Sharon Hendricks, investment committee vice-chair, said: "These studies we conduct every three years. The most recent one was a critically important one, examining the effectiveness of our response to the global financial crisis of 2008-09. 

"This study was invaluable in familiarising our board members with the elements and dynamics of our portfolio. 

"Our examination of the market allows us to adapt and to coax consistent long-term growth from a chaotic environment."

For the most part, CalSTRS will focus its new real estate investments on core. 

According to a board-meeting document written by its real estate consultant, the Townsend Group, the core portfolio is projected to grow from 38% of the portfolio from the first quarter of this year to 50% by the fourth quarter of 2014. 

This is earlier than the original 2017 projection for its rebalancing efforts.

The decision to increase the core part of the portfolio is a direct response to last financial crisis. 

Ricardo Duran, part of the media relations team at CalSTRS, said: "The move was part of a strategic response to the global financial crisis.
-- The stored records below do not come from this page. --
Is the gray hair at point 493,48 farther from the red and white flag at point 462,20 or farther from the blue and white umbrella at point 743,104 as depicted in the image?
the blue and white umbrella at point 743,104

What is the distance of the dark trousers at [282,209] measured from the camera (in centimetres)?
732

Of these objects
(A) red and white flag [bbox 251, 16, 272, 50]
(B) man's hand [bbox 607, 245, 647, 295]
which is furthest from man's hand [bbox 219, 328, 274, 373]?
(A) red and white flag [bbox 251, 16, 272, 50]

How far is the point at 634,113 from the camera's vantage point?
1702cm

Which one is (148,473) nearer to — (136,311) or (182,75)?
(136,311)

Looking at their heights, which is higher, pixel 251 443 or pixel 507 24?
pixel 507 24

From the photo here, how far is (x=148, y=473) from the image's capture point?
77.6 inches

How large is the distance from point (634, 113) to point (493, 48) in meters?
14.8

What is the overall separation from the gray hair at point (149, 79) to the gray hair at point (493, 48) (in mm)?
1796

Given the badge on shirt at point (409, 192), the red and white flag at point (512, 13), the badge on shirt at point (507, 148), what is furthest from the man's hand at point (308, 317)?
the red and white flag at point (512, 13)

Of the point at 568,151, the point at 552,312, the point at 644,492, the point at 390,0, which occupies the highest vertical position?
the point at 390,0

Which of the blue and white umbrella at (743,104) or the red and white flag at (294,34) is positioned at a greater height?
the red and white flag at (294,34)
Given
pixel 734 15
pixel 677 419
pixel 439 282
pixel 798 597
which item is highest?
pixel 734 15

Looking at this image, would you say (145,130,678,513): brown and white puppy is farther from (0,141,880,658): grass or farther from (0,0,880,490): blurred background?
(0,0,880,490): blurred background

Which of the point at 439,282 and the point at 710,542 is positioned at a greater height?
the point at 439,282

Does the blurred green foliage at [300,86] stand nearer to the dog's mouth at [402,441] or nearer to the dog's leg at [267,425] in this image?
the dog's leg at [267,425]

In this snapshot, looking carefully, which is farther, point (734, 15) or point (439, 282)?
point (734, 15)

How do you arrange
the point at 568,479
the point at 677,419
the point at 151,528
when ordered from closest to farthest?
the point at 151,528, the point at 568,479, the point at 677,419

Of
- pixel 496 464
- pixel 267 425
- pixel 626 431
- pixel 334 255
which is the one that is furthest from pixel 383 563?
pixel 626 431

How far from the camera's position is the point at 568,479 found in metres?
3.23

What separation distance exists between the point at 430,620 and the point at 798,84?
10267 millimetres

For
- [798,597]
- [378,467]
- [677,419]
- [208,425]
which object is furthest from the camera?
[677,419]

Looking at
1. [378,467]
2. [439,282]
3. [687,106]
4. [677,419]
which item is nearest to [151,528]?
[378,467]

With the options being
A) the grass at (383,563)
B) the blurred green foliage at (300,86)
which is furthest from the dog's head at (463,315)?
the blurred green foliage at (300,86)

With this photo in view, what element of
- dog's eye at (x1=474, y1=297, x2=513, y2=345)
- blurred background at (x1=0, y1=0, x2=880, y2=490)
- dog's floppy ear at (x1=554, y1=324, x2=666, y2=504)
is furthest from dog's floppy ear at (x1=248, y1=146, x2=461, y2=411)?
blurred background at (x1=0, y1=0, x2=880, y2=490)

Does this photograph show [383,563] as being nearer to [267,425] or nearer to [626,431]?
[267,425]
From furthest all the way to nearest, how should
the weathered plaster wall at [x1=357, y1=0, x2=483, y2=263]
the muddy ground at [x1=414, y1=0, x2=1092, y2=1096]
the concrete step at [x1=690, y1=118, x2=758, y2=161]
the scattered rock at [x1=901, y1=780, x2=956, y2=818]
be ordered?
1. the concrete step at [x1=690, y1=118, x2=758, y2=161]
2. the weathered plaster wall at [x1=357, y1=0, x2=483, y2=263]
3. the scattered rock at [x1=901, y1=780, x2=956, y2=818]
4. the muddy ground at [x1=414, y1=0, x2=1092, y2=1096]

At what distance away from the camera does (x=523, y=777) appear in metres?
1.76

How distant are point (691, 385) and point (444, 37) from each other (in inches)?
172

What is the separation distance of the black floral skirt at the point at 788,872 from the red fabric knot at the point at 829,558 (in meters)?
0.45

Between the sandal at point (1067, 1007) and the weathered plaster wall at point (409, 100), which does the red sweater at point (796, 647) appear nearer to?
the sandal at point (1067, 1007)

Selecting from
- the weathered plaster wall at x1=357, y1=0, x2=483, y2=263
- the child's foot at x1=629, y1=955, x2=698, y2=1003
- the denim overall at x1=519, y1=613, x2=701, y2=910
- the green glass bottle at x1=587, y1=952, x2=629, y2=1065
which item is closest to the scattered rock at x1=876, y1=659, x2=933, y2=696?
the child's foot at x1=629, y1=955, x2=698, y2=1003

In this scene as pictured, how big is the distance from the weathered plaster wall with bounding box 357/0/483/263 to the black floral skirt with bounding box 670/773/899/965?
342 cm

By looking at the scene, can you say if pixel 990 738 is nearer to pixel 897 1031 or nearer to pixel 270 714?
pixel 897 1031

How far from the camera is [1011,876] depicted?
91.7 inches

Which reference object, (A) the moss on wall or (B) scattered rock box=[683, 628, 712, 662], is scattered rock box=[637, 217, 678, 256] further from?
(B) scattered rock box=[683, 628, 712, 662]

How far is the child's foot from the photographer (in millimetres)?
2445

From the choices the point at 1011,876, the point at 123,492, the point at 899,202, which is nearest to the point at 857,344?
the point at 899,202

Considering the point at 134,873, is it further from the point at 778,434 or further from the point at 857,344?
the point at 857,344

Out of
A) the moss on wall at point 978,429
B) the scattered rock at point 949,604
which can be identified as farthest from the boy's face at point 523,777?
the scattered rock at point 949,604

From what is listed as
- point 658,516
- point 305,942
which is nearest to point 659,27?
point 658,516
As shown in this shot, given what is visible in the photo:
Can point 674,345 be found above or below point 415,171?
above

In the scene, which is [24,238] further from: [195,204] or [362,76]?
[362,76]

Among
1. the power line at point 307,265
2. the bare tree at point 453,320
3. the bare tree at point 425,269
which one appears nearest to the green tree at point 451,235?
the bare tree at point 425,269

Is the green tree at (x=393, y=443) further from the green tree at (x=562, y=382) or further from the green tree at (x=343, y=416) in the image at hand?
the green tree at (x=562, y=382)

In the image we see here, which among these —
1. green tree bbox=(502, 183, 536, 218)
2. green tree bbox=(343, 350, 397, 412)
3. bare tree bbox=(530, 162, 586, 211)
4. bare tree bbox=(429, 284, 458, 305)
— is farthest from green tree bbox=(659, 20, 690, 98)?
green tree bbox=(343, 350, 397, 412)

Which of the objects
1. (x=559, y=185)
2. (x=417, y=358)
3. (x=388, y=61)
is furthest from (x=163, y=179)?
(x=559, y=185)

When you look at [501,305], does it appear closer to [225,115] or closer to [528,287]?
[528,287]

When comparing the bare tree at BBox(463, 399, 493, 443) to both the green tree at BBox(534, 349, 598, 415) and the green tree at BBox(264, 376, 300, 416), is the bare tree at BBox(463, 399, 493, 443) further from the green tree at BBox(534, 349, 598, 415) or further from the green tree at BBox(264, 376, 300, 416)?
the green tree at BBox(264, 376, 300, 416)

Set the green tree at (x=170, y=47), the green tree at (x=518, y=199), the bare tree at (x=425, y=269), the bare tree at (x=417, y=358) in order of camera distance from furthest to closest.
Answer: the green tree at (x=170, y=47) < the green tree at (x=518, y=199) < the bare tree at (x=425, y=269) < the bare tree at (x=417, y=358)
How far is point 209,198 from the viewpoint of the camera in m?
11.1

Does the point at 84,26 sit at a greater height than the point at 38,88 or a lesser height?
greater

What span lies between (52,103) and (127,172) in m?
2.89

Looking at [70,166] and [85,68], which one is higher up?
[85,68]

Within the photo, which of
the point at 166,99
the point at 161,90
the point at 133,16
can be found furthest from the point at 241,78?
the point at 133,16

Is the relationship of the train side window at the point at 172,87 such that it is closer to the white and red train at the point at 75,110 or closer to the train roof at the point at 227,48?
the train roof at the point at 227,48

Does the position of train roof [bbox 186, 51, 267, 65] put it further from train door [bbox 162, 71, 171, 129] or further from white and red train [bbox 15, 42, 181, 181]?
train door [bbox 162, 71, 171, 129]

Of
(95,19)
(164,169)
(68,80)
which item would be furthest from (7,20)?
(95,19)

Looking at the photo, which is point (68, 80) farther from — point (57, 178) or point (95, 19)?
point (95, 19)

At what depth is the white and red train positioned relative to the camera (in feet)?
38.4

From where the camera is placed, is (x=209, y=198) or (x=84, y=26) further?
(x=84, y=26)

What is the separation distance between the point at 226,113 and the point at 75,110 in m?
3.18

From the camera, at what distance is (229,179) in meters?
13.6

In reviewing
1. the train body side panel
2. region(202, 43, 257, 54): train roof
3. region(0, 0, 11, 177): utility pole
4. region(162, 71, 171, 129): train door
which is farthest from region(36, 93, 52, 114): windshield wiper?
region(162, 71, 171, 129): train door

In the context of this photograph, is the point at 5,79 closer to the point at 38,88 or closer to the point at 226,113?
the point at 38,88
The investment staff and our consultant determined that the portfolio was over leveraged and invested too aggressively when the real estate market collapsed."

The other two sectors of the portfolio will be lowered during the same time periods. 

The value-added part of the portfolio will be reduced from 15% to 13%, while opportunistic will be cut from 45% to 36%.

This does not mean, however, that the pension fund will ignore non-core opportunities, it said. 

Townsend wrote in a board-meeting document that the pension fund would take advantage of attractive non-core opportunities as they arose.

Duran said CalSTRS expected to invest roughly $1bn annually into new core assets. 

Much of this is a result of transfers from the opportunistic or value-add portfolios to core once they become stabilised.

The pension fund is looking to invest both in the US and on an international basis. 

"On a near-term basis, CalSTRS will focus on domestic markets, but over the long term, we will look internationally," Duran said.